> Given information:
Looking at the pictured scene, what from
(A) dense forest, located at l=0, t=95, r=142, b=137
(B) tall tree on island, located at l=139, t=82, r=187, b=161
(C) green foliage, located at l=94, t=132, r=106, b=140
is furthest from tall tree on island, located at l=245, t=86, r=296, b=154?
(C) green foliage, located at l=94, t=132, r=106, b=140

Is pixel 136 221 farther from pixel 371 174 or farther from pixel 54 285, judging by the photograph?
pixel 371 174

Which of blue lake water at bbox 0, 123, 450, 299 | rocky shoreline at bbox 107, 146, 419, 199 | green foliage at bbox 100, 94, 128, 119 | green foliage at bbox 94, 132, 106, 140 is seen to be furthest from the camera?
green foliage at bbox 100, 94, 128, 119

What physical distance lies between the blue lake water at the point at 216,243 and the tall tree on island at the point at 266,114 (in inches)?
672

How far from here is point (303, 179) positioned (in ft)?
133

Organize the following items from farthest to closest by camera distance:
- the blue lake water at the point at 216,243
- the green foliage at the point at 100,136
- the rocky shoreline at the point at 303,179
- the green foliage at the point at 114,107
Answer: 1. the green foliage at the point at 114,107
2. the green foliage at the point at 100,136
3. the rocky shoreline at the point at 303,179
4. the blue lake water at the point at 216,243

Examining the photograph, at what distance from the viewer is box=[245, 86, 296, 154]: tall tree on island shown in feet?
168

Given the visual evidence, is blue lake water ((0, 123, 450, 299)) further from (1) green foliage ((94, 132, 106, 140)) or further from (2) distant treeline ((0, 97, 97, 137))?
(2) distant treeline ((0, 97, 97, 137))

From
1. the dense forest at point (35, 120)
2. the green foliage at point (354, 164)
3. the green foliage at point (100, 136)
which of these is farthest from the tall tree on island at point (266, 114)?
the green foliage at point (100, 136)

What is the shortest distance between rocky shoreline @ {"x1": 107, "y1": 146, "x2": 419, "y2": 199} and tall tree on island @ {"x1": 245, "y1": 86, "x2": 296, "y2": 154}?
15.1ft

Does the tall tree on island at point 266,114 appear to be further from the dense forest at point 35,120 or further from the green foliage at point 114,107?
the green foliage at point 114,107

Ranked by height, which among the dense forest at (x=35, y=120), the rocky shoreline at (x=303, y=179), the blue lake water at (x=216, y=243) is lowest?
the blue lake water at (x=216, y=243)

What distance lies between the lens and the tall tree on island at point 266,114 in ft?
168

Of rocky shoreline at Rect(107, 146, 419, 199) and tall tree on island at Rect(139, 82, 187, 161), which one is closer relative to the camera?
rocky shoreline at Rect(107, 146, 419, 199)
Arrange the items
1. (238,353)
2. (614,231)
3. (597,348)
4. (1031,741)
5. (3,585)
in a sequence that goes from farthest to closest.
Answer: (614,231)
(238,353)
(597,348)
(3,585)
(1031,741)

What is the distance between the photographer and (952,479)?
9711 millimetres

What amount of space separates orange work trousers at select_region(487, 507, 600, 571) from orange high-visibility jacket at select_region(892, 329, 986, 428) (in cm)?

> To be done: Write each line above out exactly.

> Worked answer:
Looking at the pictured scene, what from
(A) dense forest, located at l=0, t=95, r=142, b=137
(B) tall tree on island, located at l=139, t=82, r=187, b=161
(C) green foliage, located at l=94, t=132, r=106, b=140
is furthest from tall tree on island, located at l=245, t=86, r=296, b=154?
(C) green foliage, located at l=94, t=132, r=106, b=140

Is pixel 136 221 farther from pixel 371 174 or farther from pixel 54 285, judging by the photograph?
pixel 371 174

Which of blue lake water at bbox 0, 123, 450, 299 | rocky shoreline at bbox 107, 146, 419, 199 | green foliage at bbox 100, 94, 128, 119 | green foliage at bbox 94, 132, 106, 140 is seen to be furthest from the camera?
green foliage at bbox 100, 94, 128, 119

What physical distance lies between the blue lake water at the point at 216,243 and the tall tree on island at the point at 266,114 (in inches)?
672

How far from here is point (303, 179) positioned (in ft)?
133

Organize the following items from farthest to closest by camera distance:
- the blue lake water at the point at 216,243
- the green foliage at the point at 100,136
- the rocky shoreline at the point at 303,179
- the green foliage at the point at 114,107
Answer: 1. the green foliage at the point at 114,107
2. the green foliage at the point at 100,136
3. the rocky shoreline at the point at 303,179
4. the blue lake water at the point at 216,243

Examining the photograph, at what distance from the viewer is box=[245, 86, 296, 154]: tall tree on island shown in feet?
168

Given the visual evidence, is blue lake water ((0, 123, 450, 299)) further from (1) green foliage ((94, 132, 106, 140)) or further from (2) distant treeline ((0, 97, 97, 137))?
(2) distant treeline ((0, 97, 97, 137))

From
1. the dense forest at point (35, 120)
2. the green foliage at point (354, 164)
3. the green foliage at point (100, 136)
which of these is farthest from the tall tree on island at point (266, 114)?
the green foliage at point (100, 136)

What is the shortest distance between rocky shoreline @ {"x1": 107, "y1": 146, "x2": 419, "y2": 199} and tall tree on island @ {"x1": 245, "y1": 86, "x2": 296, "y2": 154}?
15.1ft

Does the tall tree on island at point 266,114 appear to be further from the dense forest at point 35,120 or further from the green foliage at point 114,107?
the green foliage at point 114,107

Ranked by height, which among the dense forest at (x=35, y=120), the rocky shoreline at (x=303, y=179), the blue lake water at (x=216, y=243) is lowest?
the blue lake water at (x=216, y=243)

What distance lies between the lens and the tall tree on island at point 266,114 in ft?
168

Of rocky shoreline at Rect(107, 146, 419, 199) and tall tree on island at Rect(139, 82, 187, 161), which one is closer relative to the camera?
rocky shoreline at Rect(107, 146, 419, 199)
Arrange the items
1. (238,353)
2. (614,231)
3. (597,348)
4. (1031,741)
5. (3,585)
in a sequence that goes from farthest to closest.
Answer: (614,231)
(238,353)
(597,348)
(3,585)
(1031,741)

What is the distance between the photographer and (952,479)?
9711 millimetres

What amount of space separates orange work trousers at select_region(487, 507, 600, 571) from orange high-visibility jacket at select_region(892, 329, 986, 428) (in cm)?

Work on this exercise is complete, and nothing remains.